Mit dem Geld der Superreichen könnte eine menschenwürdige Pflege, ein Ende der Altersarmut, gute Bildung für alle und eine massive Verkürzung der Arbeitszeit bei vollem Lohnausgleich finanziert werden. Angesichts dieser Alternative ist es nur offensichtlich, die Enteignung der Superreichen und eine hohe Besteuerung der Großverdiener*innen zu fordern.

Außerdem ist es nur logisch, die für Wirtschaft und Versorgung wichtigsten Kernbereiche nicht den Kapitalist*innen zu überlassen. Diese Industrien in der Produktion, Transport und Energieversorgung können unter Arbeiter*innenkontrolle verstaatlicht werden und nach demokratischen Vorstellungen – bezüglich Preisen, Arbeitsverhältnissen und ökologischer Nachhaltigkeit – eingesetzt werden.

Der Kapitalismus, das ist offensichtlich, funktioniert für die große Mehrheit der Bevölkerung nicht.
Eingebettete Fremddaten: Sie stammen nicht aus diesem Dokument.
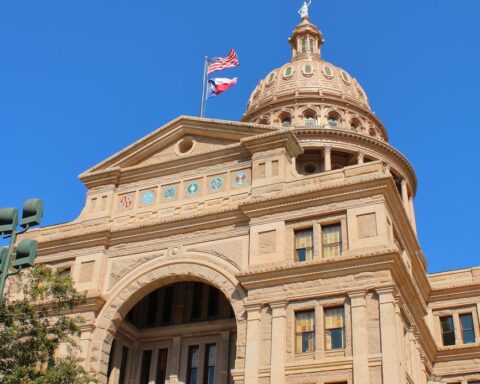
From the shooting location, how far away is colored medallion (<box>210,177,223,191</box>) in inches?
1364

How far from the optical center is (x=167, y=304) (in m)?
37.4

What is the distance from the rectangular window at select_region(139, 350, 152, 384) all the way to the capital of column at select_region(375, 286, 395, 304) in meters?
13.9

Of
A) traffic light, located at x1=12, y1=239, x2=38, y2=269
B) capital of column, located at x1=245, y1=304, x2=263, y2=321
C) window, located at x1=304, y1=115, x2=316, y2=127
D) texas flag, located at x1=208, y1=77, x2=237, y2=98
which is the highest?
window, located at x1=304, y1=115, x2=316, y2=127

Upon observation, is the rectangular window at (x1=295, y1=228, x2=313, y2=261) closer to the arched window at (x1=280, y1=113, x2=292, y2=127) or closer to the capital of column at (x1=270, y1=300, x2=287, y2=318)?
the capital of column at (x1=270, y1=300, x2=287, y2=318)

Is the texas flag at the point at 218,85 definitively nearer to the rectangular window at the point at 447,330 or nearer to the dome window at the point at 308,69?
the rectangular window at the point at 447,330

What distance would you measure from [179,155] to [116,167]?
3.66 meters

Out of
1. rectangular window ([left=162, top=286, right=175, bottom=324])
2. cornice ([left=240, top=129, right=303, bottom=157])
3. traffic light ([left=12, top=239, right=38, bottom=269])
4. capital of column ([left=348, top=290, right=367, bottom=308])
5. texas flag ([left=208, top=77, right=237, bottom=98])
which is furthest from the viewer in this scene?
texas flag ([left=208, top=77, right=237, bottom=98])

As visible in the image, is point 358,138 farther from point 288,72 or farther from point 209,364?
point 209,364

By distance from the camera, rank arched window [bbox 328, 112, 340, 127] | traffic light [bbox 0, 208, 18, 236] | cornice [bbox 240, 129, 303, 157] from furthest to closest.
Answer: arched window [bbox 328, 112, 340, 127] < cornice [bbox 240, 129, 303, 157] < traffic light [bbox 0, 208, 18, 236]

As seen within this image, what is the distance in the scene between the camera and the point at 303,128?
191ft

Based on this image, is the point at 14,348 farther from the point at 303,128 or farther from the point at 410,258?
the point at 303,128

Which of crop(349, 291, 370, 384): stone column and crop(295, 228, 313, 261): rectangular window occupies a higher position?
crop(295, 228, 313, 261): rectangular window

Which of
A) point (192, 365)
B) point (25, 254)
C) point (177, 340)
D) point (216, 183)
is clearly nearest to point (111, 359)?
point (177, 340)

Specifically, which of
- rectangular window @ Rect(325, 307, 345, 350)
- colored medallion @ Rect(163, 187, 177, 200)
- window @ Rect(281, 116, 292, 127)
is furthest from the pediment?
window @ Rect(281, 116, 292, 127)
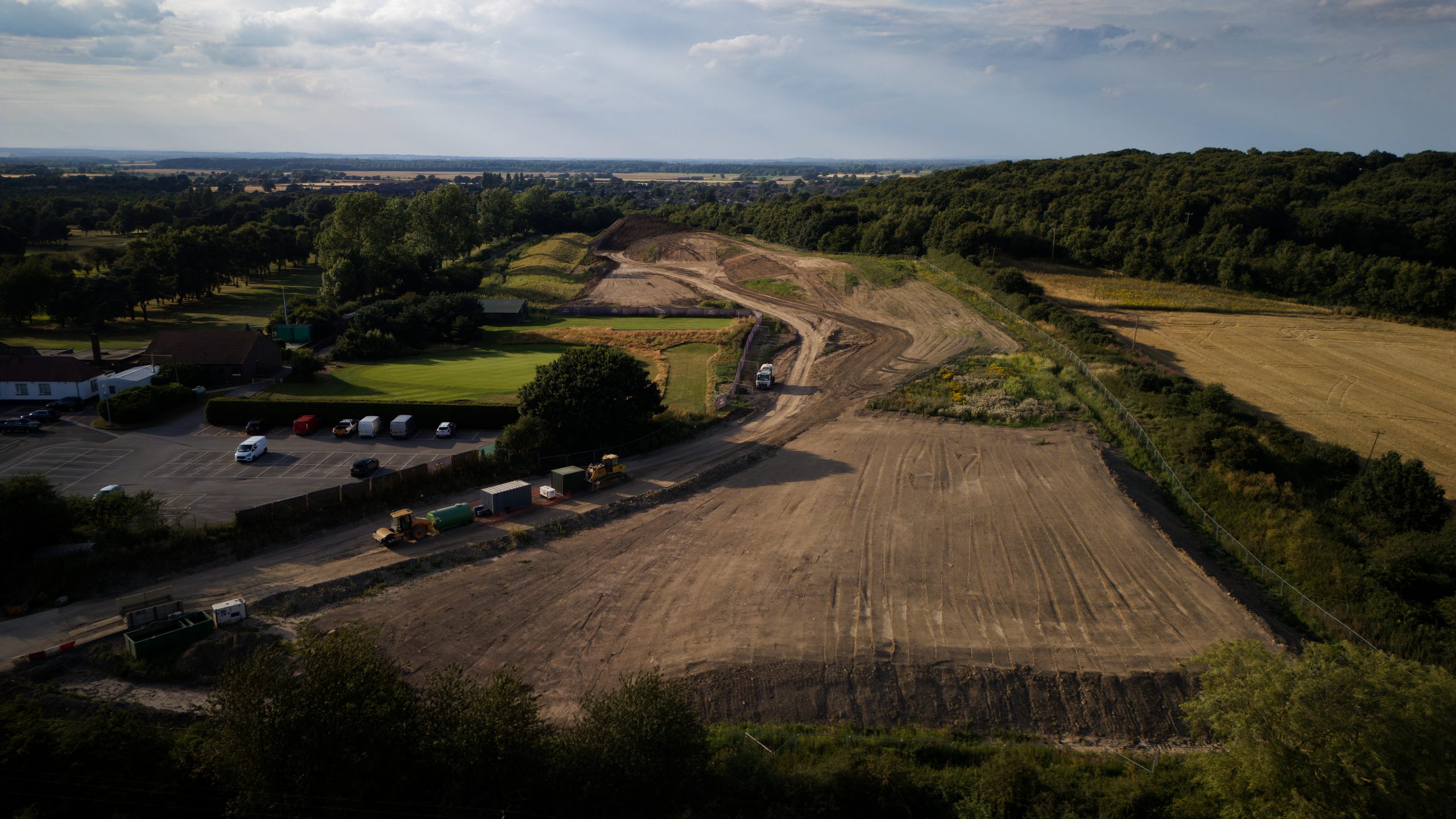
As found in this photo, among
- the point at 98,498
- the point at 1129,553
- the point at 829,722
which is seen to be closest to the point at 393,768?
the point at 829,722

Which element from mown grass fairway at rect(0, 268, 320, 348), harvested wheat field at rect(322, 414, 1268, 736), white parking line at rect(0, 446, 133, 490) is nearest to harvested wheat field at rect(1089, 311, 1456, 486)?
harvested wheat field at rect(322, 414, 1268, 736)

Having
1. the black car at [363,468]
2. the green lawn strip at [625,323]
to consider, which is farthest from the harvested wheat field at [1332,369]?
the black car at [363,468]

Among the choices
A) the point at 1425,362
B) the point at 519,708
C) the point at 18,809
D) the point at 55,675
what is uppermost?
the point at 1425,362

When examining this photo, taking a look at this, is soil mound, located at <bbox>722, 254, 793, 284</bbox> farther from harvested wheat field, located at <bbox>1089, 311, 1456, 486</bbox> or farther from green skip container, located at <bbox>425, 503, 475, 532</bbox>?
green skip container, located at <bbox>425, 503, 475, 532</bbox>

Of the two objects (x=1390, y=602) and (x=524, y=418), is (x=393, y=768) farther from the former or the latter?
(x=1390, y=602)

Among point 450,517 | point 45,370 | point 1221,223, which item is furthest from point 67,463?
point 1221,223
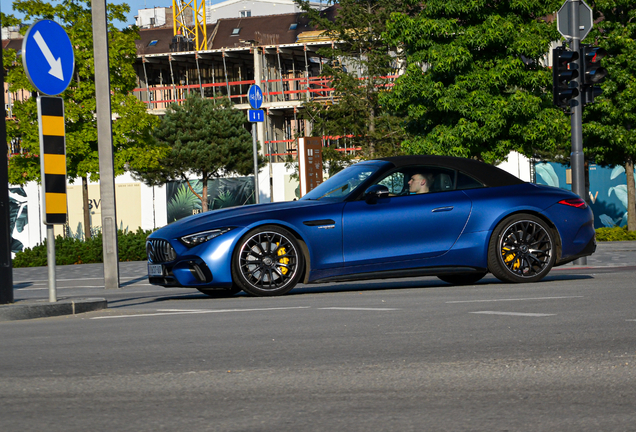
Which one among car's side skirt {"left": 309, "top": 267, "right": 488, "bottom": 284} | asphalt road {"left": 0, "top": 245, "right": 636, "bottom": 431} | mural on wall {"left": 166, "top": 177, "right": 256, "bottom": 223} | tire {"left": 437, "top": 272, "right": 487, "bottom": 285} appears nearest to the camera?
asphalt road {"left": 0, "top": 245, "right": 636, "bottom": 431}

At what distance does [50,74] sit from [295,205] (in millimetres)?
2769

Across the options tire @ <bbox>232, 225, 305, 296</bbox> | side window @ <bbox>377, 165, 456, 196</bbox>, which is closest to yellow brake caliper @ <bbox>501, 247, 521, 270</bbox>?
side window @ <bbox>377, 165, 456, 196</bbox>

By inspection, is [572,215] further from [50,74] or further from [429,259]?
[50,74]

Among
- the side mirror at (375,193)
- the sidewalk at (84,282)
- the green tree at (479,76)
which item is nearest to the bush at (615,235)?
the green tree at (479,76)

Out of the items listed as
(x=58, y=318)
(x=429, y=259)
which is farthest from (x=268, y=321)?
(x=429, y=259)

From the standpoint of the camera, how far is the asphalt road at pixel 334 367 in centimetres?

Wir müssen ihn durch den Sozialismus ersetzen, also durch die Verwaltung der Produktionsmittel durch die, die an ihnen arbeiten oder ihre Produkte konsumieren.

Dafür muss sich die Arbeiter*innenbewegegung aber von der Politik des Versöhnler*innentums von Gewerkschaftsspitze und SPÖ lösen. Weder Reformismus noch Elendsverwaltung mit menschlichem Gesicht lösen die grundlegenden Probleme, vor denen wir stehen. Das zeigt auch der zahnlose Widerstand der Gewerkschaften gegen die Angriffe von Schwarz-Blau. Dagegen braucht es eine Bewegung für eine kämpferische Ausrichtung der Gewerkschaften und eine neue Arbeiter*innenpartei, für Klassenkampf statt Sozialpartner*innenschaft.